What needs to be done ▸
Render the lines of the listing below as a JSON list of strings, one string per line and blank lines left out. Begin at the line that contains "By looking at this photograph, looking" and stop after the line that contains "(x=124, y=229) <".

— start of Data to use —

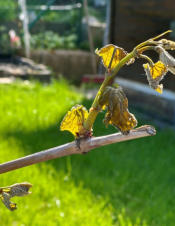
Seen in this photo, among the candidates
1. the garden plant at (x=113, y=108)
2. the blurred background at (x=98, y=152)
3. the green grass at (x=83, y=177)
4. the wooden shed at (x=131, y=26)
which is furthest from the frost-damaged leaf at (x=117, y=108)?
the wooden shed at (x=131, y=26)

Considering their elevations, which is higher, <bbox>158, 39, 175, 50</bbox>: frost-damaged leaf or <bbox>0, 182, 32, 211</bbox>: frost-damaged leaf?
<bbox>158, 39, 175, 50</bbox>: frost-damaged leaf

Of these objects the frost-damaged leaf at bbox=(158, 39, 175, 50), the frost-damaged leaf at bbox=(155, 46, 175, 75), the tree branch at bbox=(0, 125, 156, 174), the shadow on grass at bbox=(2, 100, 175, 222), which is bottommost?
the shadow on grass at bbox=(2, 100, 175, 222)

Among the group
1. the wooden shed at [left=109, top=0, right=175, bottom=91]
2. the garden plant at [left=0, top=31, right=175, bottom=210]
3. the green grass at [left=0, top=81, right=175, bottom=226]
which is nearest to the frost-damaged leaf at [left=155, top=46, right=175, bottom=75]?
the garden plant at [left=0, top=31, right=175, bottom=210]

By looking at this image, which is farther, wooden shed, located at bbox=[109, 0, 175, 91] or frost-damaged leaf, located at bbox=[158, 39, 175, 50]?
wooden shed, located at bbox=[109, 0, 175, 91]

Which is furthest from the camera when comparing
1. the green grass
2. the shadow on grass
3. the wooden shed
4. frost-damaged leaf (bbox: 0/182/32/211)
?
the wooden shed

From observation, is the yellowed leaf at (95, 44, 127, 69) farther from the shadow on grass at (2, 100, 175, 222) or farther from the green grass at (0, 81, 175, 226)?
the shadow on grass at (2, 100, 175, 222)

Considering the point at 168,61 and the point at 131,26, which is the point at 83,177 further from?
the point at 131,26

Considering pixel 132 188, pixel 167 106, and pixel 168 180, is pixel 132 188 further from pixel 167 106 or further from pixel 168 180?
pixel 167 106

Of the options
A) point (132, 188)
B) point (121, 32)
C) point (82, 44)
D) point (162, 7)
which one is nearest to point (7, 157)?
point (132, 188)

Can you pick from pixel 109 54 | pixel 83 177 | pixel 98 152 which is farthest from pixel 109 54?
pixel 98 152

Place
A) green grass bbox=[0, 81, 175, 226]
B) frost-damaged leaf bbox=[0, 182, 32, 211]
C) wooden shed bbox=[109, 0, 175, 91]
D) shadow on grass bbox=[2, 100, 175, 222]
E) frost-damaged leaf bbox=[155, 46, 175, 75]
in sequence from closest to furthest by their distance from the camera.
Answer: frost-damaged leaf bbox=[155, 46, 175, 75], frost-damaged leaf bbox=[0, 182, 32, 211], green grass bbox=[0, 81, 175, 226], shadow on grass bbox=[2, 100, 175, 222], wooden shed bbox=[109, 0, 175, 91]
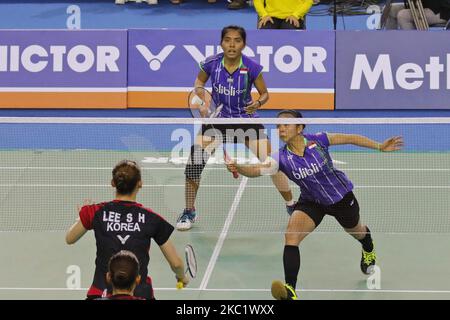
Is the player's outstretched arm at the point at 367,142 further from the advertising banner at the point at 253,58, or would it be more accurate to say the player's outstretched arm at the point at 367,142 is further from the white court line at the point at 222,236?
the advertising banner at the point at 253,58

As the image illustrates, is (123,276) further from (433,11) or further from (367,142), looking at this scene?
(433,11)

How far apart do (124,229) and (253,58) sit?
734 cm

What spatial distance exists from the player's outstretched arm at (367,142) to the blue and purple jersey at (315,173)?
13 cm

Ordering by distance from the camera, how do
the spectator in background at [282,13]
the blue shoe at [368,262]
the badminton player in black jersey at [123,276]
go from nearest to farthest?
1. the badminton player in black jersey at [123,276]
2. the blue shoe at [368,262]
3. the spectator in background at [282,13]

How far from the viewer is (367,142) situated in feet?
23.1

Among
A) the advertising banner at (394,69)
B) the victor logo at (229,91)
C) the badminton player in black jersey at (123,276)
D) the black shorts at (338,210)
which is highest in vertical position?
the advertising banner at (394,69)

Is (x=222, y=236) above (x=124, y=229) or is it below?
below

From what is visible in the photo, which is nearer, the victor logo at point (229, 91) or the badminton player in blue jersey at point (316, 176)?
the badminton player in blue jersey at point (316, 176)

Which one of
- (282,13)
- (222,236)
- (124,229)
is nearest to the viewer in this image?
(124,229)

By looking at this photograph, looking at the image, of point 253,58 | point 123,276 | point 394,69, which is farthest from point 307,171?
point 394,69

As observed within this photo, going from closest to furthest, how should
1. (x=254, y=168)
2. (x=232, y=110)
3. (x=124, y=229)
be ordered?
(x=124, y=229) < (x=254, y=168) < (x=232, y=110)

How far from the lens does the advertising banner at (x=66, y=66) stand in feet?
40.9

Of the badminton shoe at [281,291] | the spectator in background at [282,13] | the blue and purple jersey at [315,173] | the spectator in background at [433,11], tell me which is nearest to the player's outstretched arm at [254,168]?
the blue and purple jersey at [315,173]
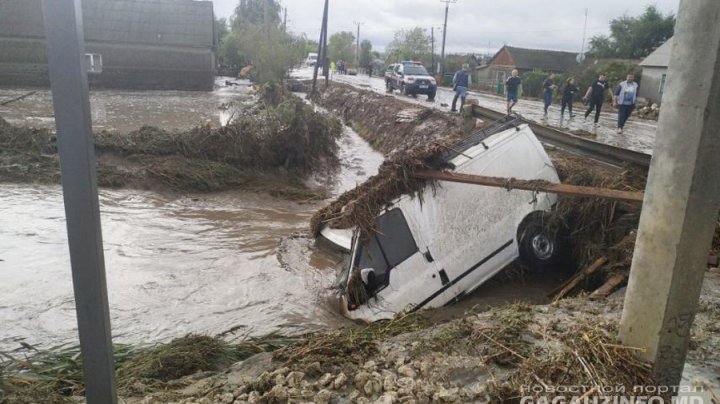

— end of Data to use —

Solution ▸
[
  "By looking at this photograph, looking at the image, of point 253,58 | point 123,276 | point 394,69, which is farthest from point 307,171?",
  "point 394,69",
  "As observed within this photo, going from closest to furthest, how should",
  "1. (x=254, y=168)",
  "2. (x=232, y=110)",
  "3. (x=124, y=229)",
  "be ordered?",
  "(x=124, y=229) < (x=254, y=168) < (x=232, y=110)"
]